During the past decade, the problems involving information privacy – the ascendance of Big Data and fusion centers, the tsunami of data security breaches, the rise of Web 2.0, the growth of behavioral marketing, and the proliferation of tracking technologies – have become thornier. Policymakers have proposed and passed significant new regulation in the United States and abroad, yet the basic approach to protecting privacy has remained largely unchanged since the 1970s. Under the current approach, the law provides people with a set of rights to enable them to make decisions about how to manage their data. These rights consist primarily of rights to notice, access, and consent regarding the collection, use, and disclosure of personal data. The goal of this bundle of rights is to provide people with control over their personal data, and through this control people can decide for themselves how to weigh the costs and benefits of the collection, use, or disclosure of their information. I will refer to this approach to privacy regulation as “privacy self-management.”
Privacy self-management takes refuge in consent. It attempts to be neutral about substance – whether certain forms of collecting, using, or disclosing personal data are good or bad – and instead focuses on whether people consent to various privacy practices. Consent legitimizes nearly any form of collection, use, or disclosure of personal data.
Although privacy self-management is certainly a laudable and necessary component of any regulatory regime, I contend that it is being tasked with doing work beyond its capabilities. Privacy self-management does not provide people with meaningful control over their data. First, empirical and social science research demonstrates that there are severe cognitive problems that undermine privacy self-management. These cognitive problems impair individuals’ ability to make informed, rational choices about the costs and benefits of consenting to the collection, use, and disclosure of their personal data.
Second, and more troubling, even well-informed and rational individuals cannot appropriately self-manage their privacy due to several structural problems. There are too many entities collecting and using personal data to make it feasible for people to manage their privacy separately with each entity. Moreover, many privacy harms are the result of an aggregation of pieces of data over a period of time by different entities.

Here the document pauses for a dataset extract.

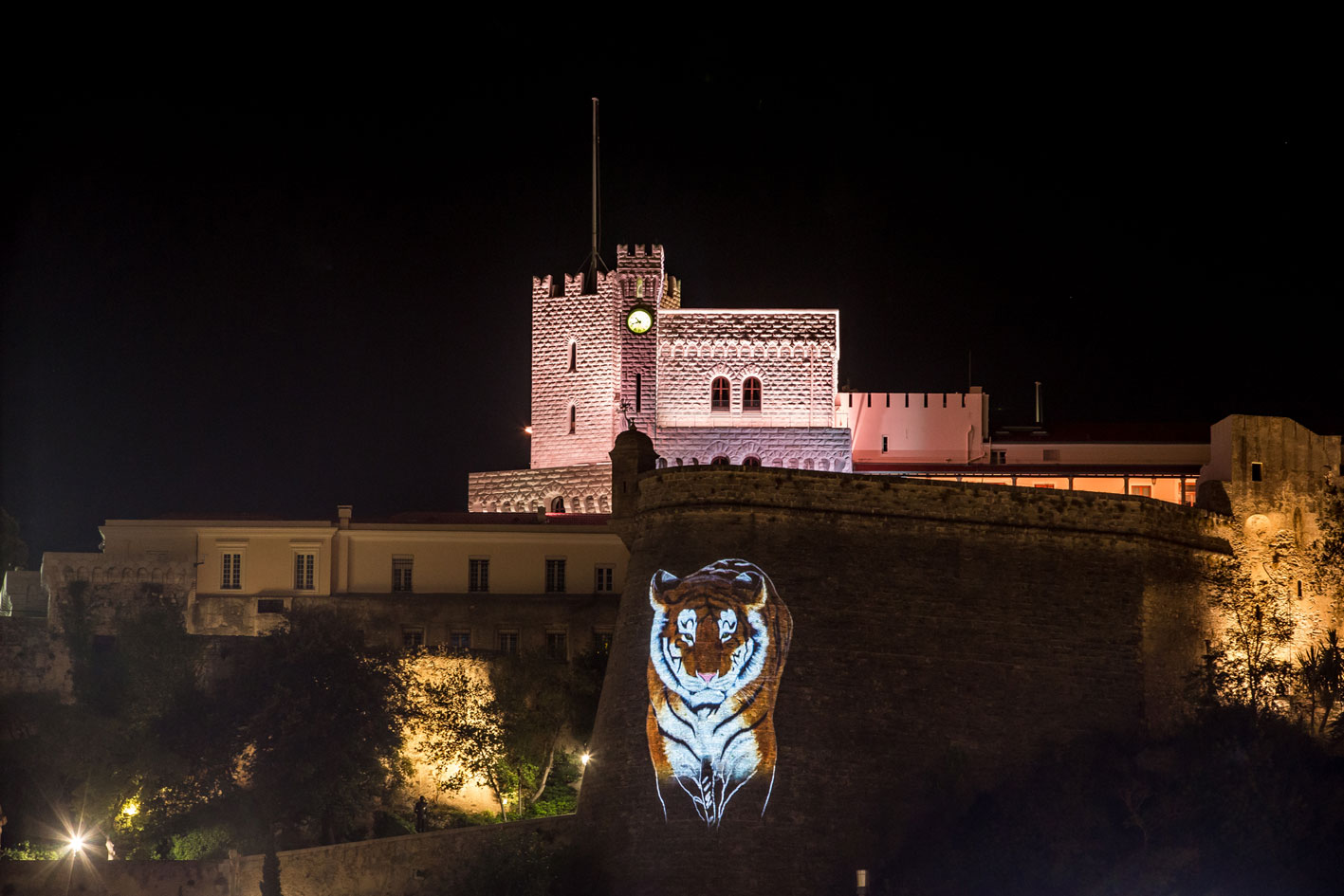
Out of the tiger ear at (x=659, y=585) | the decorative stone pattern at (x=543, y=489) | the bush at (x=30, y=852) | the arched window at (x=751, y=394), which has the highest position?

It is virtually impossible for people to weigh the costs and benefits of revealing information or permitting its use transfer without an understanding of the potential downstream uses, further limiting the effectiveness of the privacy self-management framework.
In addition, privacy self-management addresses privacy in a series of isolated transactions guided by particular individuals. Privacy costs and benefits, however, are more appropriately assessed cumulatively and holistically – not merely at the individual level. As several Articles in this Symposium demonstrate, privacy has an enormous social impact. Professor Neil Richards argues that privacy safeguards intellectual pursuits, and that there is a larger social value to ensuring robust and uninhibited reading, speaking, and exploration of ideas. Professor Julie Cohen argues that innovation depends upon privacy, which is increasingly under threat as Big Data mines information about individuals and as media-content providers track people’s consumption of ideas through technology. Moreover, in a number of cases, as Professor Lior Strahilevitz contends, privacy protection has distributive effects; it benefits some people and harms other people. Privacy thus does more than just protect individuals. It fosters a certain kind of society, since people’s decisions about their own privacy affect society, not just them-selves. Because individual decisions to consent to data collection, use, or disclosure might not collectively yield the most desirable social outcome, privacy self-management often fails to address these larger social values.
With each sign of failure of privacy self-management, however, the typical response by policy-makers, scholars, and others is to call for more and improved privacy self-management. In this Article, I argue that in order to advance, privacy law and policy must face the problems with privacy self-management and start forging a new direction.
Any solution must confront a complex dilemma with consent. Consent to collection, use, and disclosure of personal data is often not meaningful, but the most apparent solution – paternalistic measures – even more directly denies people the freedom to make consensual choices about their data. Paternalism would be easy to justify if many uses of data had little benefit or were primarily detrimental to the individual or society. But many uses of data have benefits in addition to costs, and individuals could rationally reach opposite conclusions regarding whether the benefits outweigh the costs. Making the choice for individuals restrains their ability to consent. Thus, to the extent that legal solutions follow a path away from privacy self-management and toward paternalism, they are likely to limit consent. A way out of this dilemma remains elusive.
Until privacy law recognizes the true depth of the difficulties of privacy self-management and confronts the consent dilemma, privacy law will not be able to progress much further. In this Article, I will propose several ways privacy law can grapple with the consent dilemma and move beyond relying too heavily on privacy self-management.